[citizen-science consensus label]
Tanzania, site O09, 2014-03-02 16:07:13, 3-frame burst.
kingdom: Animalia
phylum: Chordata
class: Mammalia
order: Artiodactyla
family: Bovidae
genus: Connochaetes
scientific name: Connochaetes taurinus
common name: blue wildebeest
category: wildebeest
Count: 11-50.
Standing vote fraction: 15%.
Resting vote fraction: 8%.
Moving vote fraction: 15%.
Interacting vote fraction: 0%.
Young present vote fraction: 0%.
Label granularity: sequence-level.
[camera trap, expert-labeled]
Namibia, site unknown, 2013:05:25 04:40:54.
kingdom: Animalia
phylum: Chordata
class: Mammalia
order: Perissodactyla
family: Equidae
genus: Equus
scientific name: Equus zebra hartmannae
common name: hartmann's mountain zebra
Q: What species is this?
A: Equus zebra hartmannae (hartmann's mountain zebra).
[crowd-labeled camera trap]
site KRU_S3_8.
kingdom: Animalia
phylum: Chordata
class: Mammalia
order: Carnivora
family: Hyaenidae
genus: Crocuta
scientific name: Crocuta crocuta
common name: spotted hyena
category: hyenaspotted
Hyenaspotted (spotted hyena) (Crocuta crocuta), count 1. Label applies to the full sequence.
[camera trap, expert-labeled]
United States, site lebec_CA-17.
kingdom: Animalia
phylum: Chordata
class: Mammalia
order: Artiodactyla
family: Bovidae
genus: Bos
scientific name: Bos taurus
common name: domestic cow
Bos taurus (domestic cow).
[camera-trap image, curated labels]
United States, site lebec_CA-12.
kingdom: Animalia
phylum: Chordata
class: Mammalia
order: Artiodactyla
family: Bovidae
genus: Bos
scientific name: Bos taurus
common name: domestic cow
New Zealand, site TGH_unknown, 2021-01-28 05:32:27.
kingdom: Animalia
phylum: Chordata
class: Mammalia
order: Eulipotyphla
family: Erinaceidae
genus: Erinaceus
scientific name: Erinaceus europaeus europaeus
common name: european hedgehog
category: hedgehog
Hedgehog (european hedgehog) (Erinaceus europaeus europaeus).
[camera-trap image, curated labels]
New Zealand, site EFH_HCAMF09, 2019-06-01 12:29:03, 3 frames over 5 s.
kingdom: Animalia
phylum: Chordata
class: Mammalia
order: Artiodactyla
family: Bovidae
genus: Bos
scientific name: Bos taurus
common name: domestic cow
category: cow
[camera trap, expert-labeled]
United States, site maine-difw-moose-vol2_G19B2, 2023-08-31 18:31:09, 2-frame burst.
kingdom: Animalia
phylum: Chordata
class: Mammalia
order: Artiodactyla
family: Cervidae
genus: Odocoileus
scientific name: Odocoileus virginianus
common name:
-*-*-
**EXERCISE INSTRUCTIONS**
Find every line in the records above that contains the word "scientific", and copy each one.

**OUTPUT OF THE TASK**
scientific name: Connochaetes taurinus
scientific name: Equus zebra hartmannae
scientific name: Crocuta crocuta
scientific name: Bos taurus
scientific name: Bos taurus
scientific name: Erinaceus europaeus europaeus
scientific name: Bos taurus
scientific name: Odocoileus virginianus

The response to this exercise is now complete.